«Я не боюсь улики: ибо никакой донос в свете не отнимет от меня и не прибавит мне ничего: никакой донос не заставит меня быть другим, чем я на самом деле. В том ли проявилось моё вольнодумство, что я говорил вслух о таких предметах, о которых другие считают долгом молчать… Но меня всегда даже оскорбляла эта боязнь слова, скорее способная быть обидой правительству, чем быть ему приятною…»
[Объяснение Ф. М. Достоевского Следственной комиссии].
«Достоевский был и на том вечере у Петрашевского [в декабре 1848 г.], когда подсудимый Тимковский читал речь, в которой… рассуждал о прогрессе, фурьеризме, коммунизме и пропаганде, потом предлагал поделить мир на две части, отдав одну часть на опыт фурьеристам, а другую коммунистам, и кончил советом устроить кружки, на которых занимались бы исключительно вопросами коммунизма и чтобы хозяева тех кружков собирались в свой кружок для рассуждения о вопросах спорных и трудно разрешимых».

○ ○ ○ ○ ○ ○ ○

▸ Описание задания
Продолжите отрывок о Достоевском и деле Петрашевского после его последнего предложения. Следующий далее список никак не связан с отрывком.

▸ Записанные данные

○ ○ ○ ○ ○ ○ ○

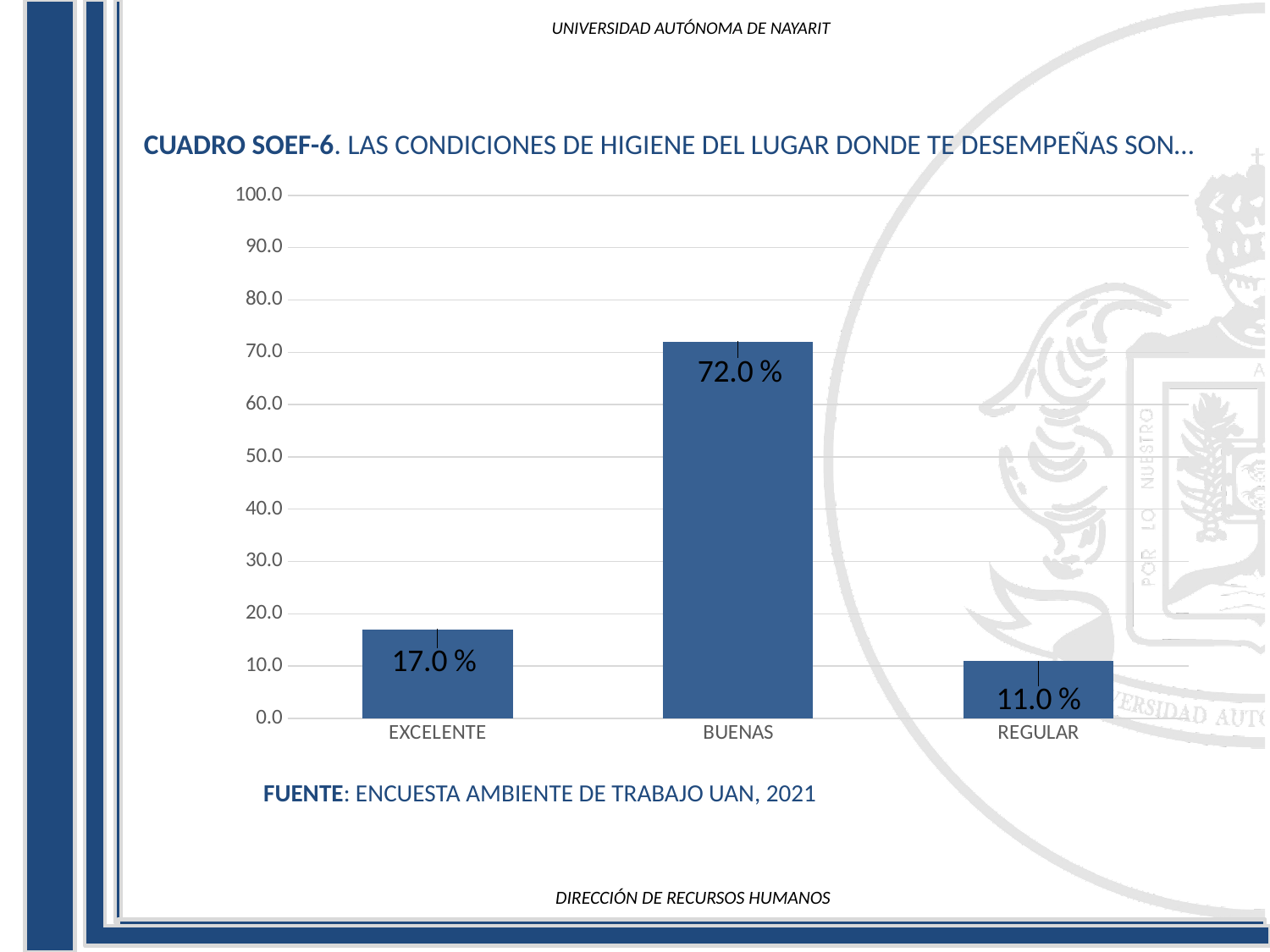
Which category has the lowest value? REGULAR How many categories are shown on the x axis? 3 What is the difference between the values for EXCELENTE and REGULAR? 6.0 % What is the value for BUENAS? 72.0 % What is the difference between the values for BUENAS and EXCELENTE? 55.0 % Is the value for BUENAS greater or less than 50.0? greater Which is larger, the value for EXCELENTE or the value for REGULAR? EXCELENTE What source is cited below the chart? ENCUESTA AMBIENTE DE TRABAJO UAN, 2021 What kind of chart is shown on the slide? bar chart What is the value for EXCELENTE? 17.0 % What is the value for REGULAR? 11.0 % Which category has the highest value? BUENAS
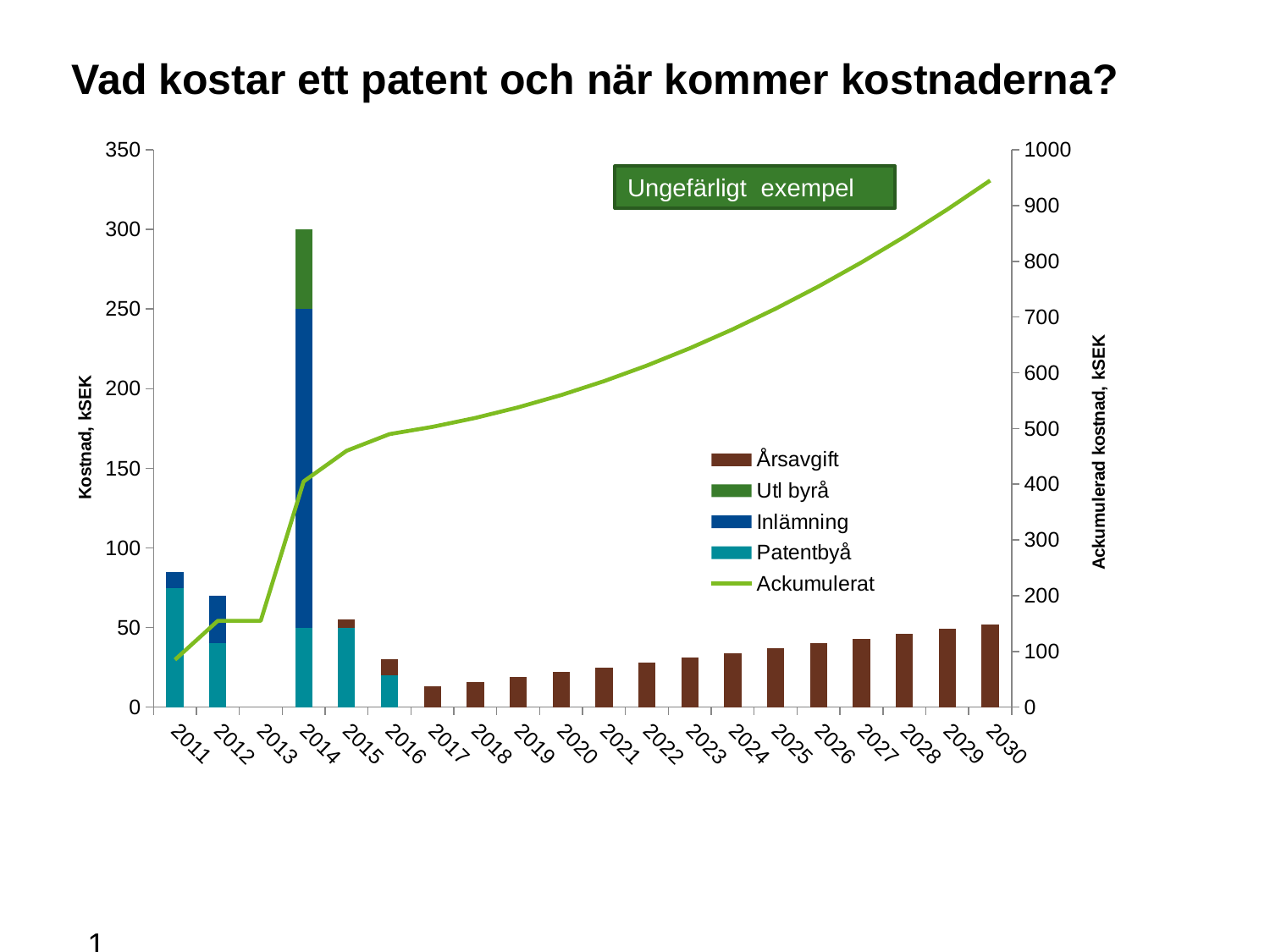
Which year has the shortest bar? 2017 Which year has the tallest stacked bar? 2014 What kind of chart is shown on the slide? A stacked bar chart combined with a line chart Is the bar value for 2017 greater or less than 50? less Do the Årsavgift bars rise or fall from 2017 to 2030? They rise What is the title of the right-hand vertical axis? Ackumulerad kostnad, kSEK Which year has the larger stacked bar, 2011 or 2012? 2011 How many series does the legend list? 5 How many years are shown along the x axis? 20 Is the total bar value for 2014 greater or less than 250? greater Is the Ackumulerat value for 2030 greater or less than 900 on the right axis? greater Does the Ackumulerat line rise or fall from 2011 to 2030? It rises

○ ○ ○ ○ ○ ○ ○

▸ Результат
[Доклад генерал-аудиториата об отставном инженер-поручике Достоевском].
«Мне объявили, что я брал участие в общих разговорах у Петрашевского, говорил вольнодумно и что, наконец, прочел вслух литературную статью «Переписку Белинского с Гоголем…» Да, если желать лучшего есть либерализм, вольнодумство, то в этом смысле, может быть, я вольнодумец. Я вольнодумец в том же смысле, в котором может быть назван вольно- думцем и каждый человек, который в глубине сердца своего чувствует себя вправе быть гражданином, чувствует себя вправе желать добра своему отечеству, потому что находит в сердце своем и любовь к отечеству и сознание, что никогда ничем не повредил ему».
[Объяснение Ф. М. Достоевского Следственной комиссии].
«Со всею искренностью говорю еще однажды, что весь либерализм мой состоял в желании всего лучшего моему отечеству, в желании безостановочного движения его к усовершенствованию. Это желание началось с тех пор, как я стал понимать себя, росло во мне все более и более, но никогда не переходило за черту невозможного… Я всегда верил в правительство и самодержавие… Я желал многих улучшений и перемен. Я сетовал о многих злоупотреблениях». [Отдельные показания Ф. М. Достоевского Следственной комиссии).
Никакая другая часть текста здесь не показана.